» **Tareas pendientes**:
a - Enumera las cualidades por las que, en la entrada sobre el nepotismo, se juzga bueno el artículo de la hermana.
b - Según la entrada sobre el nepotismo, ¿en qué página se puede leer el artículo de la hermana?
c - Retoma la entrada «No creo en un Dios» a partir de su última oración.

» **Texto citado**:
----
El orgullo de mi nepotismo

No vayan a creer que es sólo por el orgullo de mi nepotismo sino que mi hermana es una investigadora muy destacada. Cuando preparábamos el número de ciencia le pedí un artículo y me pareció bastante bueno, por sencillo, claro e interesante. Aquí en la página 30 lo podrán leer. Ah, no lo he dicho: estudió matemáticas y obtuvo su doctorado con mención de honor en la Univeridad de Niza, Francia, en el mismo mes que cumplió 28 años. Ahora da clases en la Universidad Humbolt de Berlín, y vive entre números y numerosos congresos por muchos países del mundo, incluyendo México. A ver qué les parece.

jueves, 10 de mayo de 2012

No creo en un Dios

No soy creyente religioso lo fui hace más de 20 años, pero pienso que las creencias son importantes. Tanto como la libertad de creer cada uno en lo que mejor le parezca, siempre y cuando en nombre de sus creencias no someta a otros.Pienso que hay quienes se sienten cómodos, o necesitan, o les funciona tener y practicar una creencia, una fe, como le llaman muchos. Otros no. En otras palabras, en mi opinión, la creencia en una fe no es para todos, por qué, porque a unos, esa creencia los hace indudablemente mejores personas, y a otras, esa misma creencia, los empeora. Muchos me replicarán que es un creencia mal encaminada. Probablemente. Pero no me gusta que el bosque de la religión no me deje ver los árboles de las personas, con cara y todo, con cosas nefastas, con historia y sufrimientos. Con todas sus bellezas y sus bondades. Pero ver su cara.
¿Entonces en qué creo? Creo en ciertas personas. Bueno, alguien me dirá, las personas pueden fallar, te pueden fallar. Sí, tal vez, diré yo. Creo en muchas personas, pero no significa que espere demasiado de ellas.
----
» **Algunos registros**:
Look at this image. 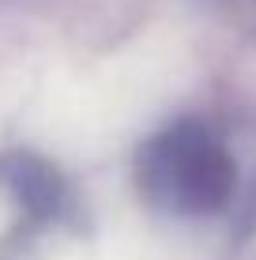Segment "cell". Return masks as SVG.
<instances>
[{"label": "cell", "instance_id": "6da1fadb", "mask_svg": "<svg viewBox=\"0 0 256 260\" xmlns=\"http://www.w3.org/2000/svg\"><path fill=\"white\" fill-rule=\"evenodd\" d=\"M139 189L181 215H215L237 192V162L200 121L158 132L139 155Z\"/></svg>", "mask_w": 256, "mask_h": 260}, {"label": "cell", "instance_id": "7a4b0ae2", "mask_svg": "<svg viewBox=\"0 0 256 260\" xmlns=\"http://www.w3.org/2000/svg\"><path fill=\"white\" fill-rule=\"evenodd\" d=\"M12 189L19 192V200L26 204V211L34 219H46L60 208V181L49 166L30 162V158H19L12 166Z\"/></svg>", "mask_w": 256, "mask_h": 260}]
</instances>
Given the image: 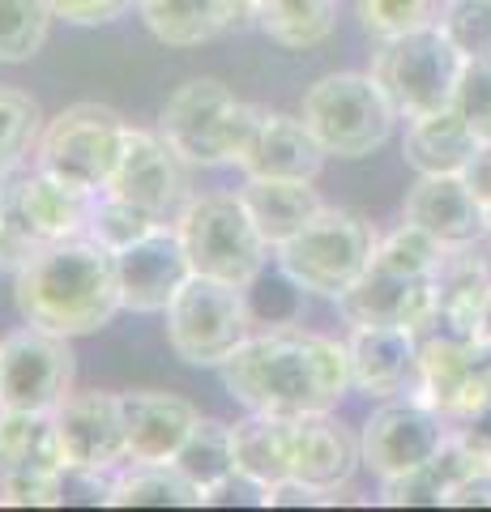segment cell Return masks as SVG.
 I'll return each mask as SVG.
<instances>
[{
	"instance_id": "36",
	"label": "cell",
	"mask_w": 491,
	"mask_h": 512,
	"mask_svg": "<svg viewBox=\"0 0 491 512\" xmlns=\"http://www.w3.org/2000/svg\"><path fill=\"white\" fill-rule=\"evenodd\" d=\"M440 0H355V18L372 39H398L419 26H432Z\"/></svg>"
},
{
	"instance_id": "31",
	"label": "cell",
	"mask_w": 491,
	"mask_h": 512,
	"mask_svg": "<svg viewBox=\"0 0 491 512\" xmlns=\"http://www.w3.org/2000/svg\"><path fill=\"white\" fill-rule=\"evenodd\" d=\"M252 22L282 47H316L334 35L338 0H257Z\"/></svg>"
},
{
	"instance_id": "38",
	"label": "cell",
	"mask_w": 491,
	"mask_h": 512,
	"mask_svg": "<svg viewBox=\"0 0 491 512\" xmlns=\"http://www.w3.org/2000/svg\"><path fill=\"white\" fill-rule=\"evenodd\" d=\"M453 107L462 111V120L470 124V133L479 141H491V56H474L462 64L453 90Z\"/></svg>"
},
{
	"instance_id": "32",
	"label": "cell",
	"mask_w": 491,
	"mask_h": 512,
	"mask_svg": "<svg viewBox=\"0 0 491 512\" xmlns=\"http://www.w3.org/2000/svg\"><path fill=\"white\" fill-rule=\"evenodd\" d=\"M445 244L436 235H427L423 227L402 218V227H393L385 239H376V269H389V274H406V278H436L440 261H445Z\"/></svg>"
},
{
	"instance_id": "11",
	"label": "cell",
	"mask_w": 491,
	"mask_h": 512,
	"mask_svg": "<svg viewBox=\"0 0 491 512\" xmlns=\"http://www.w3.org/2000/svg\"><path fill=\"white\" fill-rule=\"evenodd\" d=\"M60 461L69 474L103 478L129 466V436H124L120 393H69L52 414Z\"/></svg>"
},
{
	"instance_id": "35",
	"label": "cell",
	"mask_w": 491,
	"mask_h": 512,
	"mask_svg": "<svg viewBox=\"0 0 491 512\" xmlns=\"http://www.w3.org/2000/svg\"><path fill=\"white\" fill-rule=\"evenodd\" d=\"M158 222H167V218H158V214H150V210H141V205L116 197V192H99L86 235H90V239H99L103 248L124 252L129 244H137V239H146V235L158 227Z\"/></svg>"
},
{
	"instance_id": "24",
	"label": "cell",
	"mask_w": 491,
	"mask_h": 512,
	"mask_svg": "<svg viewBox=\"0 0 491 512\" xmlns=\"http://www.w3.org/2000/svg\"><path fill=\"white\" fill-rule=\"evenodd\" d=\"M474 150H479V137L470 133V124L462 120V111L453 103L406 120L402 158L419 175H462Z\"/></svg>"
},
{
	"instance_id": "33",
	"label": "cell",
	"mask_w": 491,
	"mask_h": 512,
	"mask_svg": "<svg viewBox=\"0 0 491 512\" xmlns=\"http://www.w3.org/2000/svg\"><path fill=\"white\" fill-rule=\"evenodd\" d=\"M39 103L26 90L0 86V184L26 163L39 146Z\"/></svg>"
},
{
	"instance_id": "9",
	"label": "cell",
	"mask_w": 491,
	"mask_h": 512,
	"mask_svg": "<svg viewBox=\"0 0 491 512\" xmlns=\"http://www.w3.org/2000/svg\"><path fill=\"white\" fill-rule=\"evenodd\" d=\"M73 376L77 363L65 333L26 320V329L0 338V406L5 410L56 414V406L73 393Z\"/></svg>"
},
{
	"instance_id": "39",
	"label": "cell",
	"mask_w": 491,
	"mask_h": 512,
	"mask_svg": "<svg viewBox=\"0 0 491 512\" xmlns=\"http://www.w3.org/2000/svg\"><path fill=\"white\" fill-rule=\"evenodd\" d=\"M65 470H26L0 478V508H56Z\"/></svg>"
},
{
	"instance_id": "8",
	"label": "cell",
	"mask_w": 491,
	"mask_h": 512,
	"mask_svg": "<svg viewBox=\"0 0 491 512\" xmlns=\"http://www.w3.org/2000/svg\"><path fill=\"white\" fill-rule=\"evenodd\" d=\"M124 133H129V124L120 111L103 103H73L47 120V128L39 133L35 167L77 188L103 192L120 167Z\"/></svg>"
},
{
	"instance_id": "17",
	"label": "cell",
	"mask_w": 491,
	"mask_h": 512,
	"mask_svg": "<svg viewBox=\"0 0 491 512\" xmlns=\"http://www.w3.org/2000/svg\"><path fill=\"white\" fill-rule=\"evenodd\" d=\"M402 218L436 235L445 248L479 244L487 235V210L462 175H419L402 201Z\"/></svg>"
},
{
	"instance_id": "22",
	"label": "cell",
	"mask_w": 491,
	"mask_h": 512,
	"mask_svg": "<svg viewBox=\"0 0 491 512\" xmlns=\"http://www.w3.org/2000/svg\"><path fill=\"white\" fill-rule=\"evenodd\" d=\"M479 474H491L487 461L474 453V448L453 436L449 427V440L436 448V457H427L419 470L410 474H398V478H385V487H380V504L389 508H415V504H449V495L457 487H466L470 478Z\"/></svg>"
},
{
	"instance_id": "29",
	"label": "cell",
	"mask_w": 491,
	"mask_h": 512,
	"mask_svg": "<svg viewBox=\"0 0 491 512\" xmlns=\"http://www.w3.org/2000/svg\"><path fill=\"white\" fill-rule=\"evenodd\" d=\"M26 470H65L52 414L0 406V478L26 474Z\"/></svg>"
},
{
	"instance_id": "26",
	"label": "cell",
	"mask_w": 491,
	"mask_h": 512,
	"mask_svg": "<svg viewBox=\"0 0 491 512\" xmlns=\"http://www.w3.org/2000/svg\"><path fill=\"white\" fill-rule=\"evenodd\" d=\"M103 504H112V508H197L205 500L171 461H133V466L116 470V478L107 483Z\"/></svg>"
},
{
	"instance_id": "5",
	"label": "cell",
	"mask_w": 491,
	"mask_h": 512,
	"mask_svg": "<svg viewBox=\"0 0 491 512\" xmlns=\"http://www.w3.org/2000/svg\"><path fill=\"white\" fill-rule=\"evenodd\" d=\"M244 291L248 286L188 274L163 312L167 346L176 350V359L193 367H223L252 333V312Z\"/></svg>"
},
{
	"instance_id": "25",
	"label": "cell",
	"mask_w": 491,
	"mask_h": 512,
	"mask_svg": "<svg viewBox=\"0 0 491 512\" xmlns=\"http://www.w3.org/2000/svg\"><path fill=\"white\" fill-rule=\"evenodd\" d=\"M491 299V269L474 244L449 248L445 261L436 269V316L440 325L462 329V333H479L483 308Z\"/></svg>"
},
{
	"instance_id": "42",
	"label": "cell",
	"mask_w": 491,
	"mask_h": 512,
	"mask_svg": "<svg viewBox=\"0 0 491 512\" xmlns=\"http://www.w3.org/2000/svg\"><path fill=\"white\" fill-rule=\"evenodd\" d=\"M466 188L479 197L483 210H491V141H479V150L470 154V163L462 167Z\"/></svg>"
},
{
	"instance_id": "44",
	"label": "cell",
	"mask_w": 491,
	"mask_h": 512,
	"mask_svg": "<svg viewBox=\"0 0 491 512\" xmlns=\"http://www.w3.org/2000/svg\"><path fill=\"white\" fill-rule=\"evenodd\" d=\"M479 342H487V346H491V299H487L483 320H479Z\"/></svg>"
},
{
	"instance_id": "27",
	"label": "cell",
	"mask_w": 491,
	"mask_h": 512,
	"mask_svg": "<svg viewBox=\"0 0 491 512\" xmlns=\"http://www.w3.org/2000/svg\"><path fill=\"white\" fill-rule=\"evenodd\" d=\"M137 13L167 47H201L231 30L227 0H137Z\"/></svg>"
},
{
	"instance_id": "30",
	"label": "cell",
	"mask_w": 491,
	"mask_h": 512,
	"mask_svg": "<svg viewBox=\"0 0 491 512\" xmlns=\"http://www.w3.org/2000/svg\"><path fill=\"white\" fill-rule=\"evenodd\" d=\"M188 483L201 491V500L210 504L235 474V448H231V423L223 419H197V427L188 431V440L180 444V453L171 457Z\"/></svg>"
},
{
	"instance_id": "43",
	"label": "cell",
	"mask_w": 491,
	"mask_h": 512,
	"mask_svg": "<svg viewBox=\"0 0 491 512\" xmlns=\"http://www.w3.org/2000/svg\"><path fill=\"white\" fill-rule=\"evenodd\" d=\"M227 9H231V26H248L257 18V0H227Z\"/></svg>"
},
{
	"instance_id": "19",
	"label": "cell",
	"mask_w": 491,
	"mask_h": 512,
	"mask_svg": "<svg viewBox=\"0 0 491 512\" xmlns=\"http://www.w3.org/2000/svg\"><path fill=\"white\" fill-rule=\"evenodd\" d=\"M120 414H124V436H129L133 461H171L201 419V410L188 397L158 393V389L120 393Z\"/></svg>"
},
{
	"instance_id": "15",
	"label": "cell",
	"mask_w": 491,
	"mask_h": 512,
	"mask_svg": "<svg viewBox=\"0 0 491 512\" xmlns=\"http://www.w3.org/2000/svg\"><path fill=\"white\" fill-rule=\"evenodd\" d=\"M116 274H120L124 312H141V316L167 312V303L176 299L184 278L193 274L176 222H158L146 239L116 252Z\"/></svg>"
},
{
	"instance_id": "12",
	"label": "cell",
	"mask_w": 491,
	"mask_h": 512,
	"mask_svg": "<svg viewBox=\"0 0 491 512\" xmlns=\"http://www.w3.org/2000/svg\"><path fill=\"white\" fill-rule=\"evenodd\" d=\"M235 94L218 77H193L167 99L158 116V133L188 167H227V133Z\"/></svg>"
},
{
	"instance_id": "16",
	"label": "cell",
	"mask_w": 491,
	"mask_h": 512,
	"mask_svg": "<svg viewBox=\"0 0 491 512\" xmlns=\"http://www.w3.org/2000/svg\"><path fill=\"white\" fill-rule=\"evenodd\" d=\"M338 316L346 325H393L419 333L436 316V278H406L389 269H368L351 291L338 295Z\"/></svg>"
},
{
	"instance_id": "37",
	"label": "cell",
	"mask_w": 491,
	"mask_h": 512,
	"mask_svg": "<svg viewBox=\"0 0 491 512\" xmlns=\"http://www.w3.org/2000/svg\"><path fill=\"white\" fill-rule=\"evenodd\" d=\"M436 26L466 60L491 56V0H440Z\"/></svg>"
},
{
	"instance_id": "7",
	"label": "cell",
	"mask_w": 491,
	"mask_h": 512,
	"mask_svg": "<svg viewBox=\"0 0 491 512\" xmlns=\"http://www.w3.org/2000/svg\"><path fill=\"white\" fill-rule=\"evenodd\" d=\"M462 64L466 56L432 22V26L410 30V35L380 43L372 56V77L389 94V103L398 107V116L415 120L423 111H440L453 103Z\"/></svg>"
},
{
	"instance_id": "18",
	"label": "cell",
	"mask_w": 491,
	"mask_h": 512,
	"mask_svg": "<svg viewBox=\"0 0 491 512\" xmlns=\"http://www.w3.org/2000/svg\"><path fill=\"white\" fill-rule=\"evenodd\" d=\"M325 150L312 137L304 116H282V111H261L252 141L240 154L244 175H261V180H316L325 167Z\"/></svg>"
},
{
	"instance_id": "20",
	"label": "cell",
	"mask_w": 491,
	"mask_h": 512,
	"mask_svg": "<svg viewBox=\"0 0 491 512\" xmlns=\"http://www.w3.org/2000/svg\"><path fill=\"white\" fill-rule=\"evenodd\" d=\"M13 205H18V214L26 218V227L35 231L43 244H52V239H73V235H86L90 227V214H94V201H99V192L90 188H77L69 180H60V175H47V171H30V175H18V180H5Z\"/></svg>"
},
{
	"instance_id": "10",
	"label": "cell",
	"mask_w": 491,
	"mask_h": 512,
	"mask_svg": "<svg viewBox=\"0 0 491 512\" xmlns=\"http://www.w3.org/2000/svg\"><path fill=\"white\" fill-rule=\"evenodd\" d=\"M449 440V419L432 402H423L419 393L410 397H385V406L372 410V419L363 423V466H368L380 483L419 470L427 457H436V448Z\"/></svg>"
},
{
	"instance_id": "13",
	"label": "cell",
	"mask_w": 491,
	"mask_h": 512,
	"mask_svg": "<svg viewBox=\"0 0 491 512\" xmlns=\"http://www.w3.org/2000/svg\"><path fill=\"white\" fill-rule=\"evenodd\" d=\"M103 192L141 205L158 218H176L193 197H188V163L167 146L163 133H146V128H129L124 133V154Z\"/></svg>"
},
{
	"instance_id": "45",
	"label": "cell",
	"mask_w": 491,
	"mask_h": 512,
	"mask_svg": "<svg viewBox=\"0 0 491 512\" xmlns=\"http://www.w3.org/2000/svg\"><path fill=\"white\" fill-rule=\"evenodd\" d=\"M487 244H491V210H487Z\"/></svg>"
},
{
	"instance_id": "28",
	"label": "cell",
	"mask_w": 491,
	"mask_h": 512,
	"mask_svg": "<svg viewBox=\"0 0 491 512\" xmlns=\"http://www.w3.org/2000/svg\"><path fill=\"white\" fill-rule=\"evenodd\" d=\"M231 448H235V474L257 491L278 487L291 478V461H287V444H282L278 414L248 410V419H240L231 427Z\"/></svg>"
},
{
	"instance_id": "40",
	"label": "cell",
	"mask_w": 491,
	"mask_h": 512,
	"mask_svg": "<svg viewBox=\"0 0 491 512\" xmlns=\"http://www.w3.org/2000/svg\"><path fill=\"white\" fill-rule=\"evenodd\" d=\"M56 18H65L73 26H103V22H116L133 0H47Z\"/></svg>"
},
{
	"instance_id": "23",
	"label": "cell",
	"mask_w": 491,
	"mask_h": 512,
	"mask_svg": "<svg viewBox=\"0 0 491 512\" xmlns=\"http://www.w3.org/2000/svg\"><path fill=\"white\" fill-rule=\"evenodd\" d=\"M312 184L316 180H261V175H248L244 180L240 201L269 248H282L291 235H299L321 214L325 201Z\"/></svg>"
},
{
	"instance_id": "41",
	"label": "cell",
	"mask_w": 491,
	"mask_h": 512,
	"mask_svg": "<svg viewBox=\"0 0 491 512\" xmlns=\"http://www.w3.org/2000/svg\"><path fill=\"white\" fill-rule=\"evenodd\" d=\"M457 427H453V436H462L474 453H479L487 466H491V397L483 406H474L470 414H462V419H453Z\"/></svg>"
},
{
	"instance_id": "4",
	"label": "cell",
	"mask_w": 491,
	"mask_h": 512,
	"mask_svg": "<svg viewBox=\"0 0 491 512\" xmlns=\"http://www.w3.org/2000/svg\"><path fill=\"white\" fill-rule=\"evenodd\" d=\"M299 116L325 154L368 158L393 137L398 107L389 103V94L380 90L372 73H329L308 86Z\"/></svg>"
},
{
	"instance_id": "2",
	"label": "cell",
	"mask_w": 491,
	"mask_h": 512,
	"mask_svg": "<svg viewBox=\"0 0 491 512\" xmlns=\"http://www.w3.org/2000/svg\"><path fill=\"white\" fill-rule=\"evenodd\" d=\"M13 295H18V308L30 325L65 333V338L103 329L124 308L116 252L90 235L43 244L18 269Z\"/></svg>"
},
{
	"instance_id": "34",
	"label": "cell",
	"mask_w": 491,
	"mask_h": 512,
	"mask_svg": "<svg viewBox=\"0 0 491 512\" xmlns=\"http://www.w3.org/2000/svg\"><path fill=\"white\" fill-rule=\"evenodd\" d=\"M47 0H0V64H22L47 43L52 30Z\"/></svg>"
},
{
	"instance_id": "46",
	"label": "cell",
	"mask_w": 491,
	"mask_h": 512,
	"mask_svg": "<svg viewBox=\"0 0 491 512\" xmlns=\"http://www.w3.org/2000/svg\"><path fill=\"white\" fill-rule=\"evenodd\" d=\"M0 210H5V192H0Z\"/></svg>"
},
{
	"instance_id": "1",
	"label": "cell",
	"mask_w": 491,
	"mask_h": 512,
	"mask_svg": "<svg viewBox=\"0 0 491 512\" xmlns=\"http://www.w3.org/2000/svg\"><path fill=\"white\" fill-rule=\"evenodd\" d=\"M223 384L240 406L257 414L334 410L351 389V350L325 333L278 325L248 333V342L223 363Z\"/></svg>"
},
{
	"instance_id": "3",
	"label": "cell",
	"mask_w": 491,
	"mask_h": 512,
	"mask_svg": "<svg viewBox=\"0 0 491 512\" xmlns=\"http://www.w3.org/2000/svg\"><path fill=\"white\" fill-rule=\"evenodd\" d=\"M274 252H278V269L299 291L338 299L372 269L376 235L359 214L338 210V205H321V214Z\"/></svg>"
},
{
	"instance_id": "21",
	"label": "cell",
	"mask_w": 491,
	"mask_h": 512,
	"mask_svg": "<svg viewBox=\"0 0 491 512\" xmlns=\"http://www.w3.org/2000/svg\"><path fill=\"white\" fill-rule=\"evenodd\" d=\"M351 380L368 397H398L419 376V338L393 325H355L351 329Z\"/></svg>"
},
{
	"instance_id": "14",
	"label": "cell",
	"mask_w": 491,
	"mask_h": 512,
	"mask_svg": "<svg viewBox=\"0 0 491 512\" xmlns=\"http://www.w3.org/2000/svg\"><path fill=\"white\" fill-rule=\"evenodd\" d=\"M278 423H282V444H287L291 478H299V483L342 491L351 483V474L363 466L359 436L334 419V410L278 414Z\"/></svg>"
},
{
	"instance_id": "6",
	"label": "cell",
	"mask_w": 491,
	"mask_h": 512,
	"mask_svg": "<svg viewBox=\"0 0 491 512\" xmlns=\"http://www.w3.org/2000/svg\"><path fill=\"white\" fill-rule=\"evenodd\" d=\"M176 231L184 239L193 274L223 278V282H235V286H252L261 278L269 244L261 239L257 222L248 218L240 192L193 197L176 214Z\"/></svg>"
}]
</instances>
----
» **Respuestas por tarea**:
a - Sencillo, claro e interesante.

b - En la página 30.

c -
Punto número uno: No esperar demasiado de la gente; esperar más bien cosas de mí
¿En qué creo? Creo en mí, porque soy responsable de modificar un ladrillo, una caja con canicas, una superficie en donde no hay nada. Es una obligación creer en uno mismo, y es muy saludable no esperar mucho de los demás. Hay que creer en uno para poder hacer las cosas, aunque, como dijo el flaco Gandhi, casi todo lo que realice será insignificante, pero es muy importante que lo haga. Ese es el sentido que tiene para mí creer en uno mismo.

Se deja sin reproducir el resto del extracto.